:: PROBLEM STATEMENT ::
Set the listing down again in full, word for word, with the pictures left out.

- Opening Delimiter -

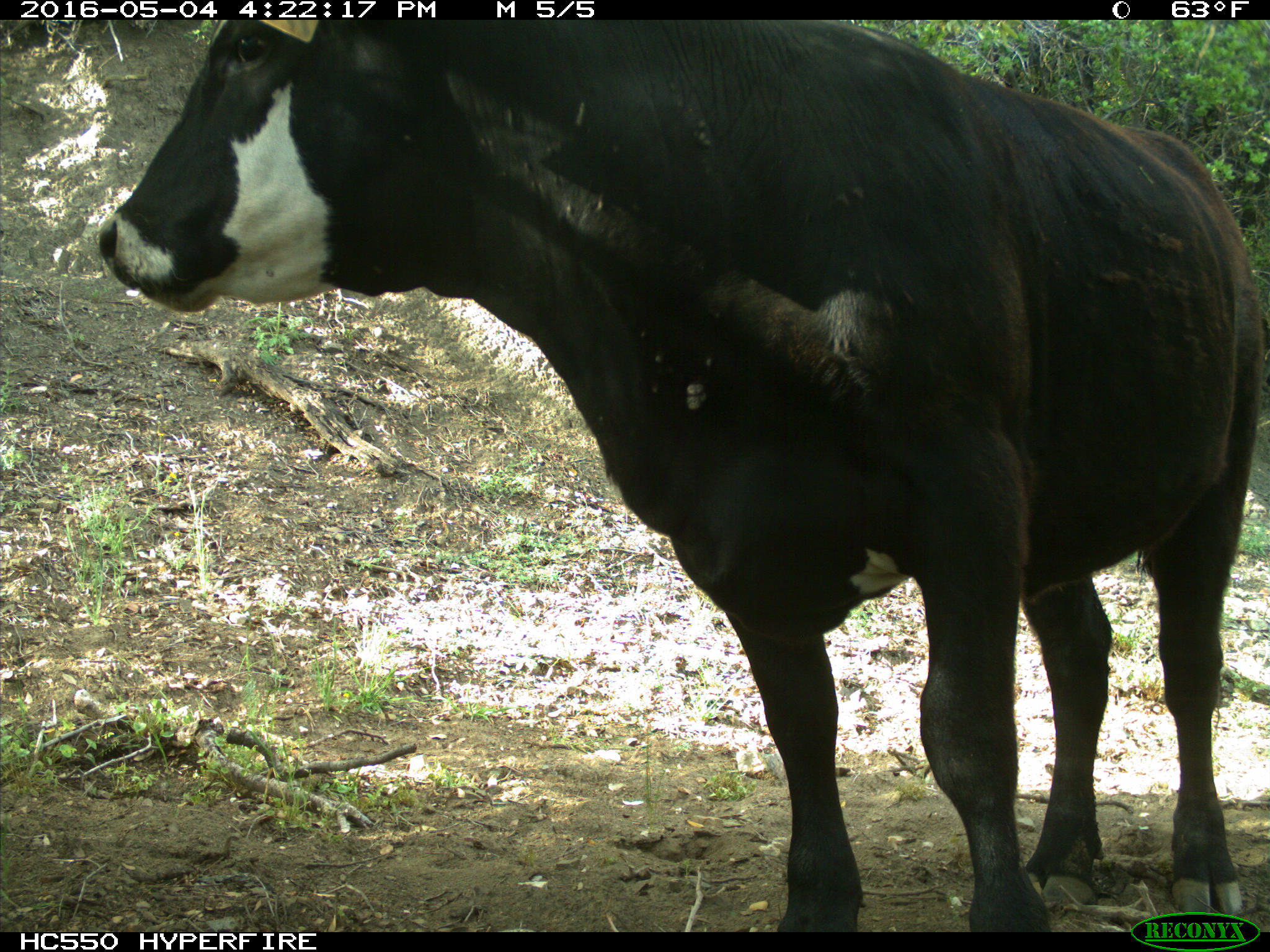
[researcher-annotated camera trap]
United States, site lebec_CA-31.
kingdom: Animalia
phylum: Chordata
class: Mammalia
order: Artiodactyla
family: Bovidae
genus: Bos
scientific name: Bos taurus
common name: domestic cow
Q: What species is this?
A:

- Closing Delimiter -

:: FINAL ANSWER ::
[researcher-annotated camera trap]
United States, site lebec_CA-31.
kingdom: Animalia
phylum: Chordata
class: Mammalia
order: Artiodactyla
family: Bovidae
genus: Bos
scientific name: Bos taurus
common name: domestic cow
Q: What species is this?
A:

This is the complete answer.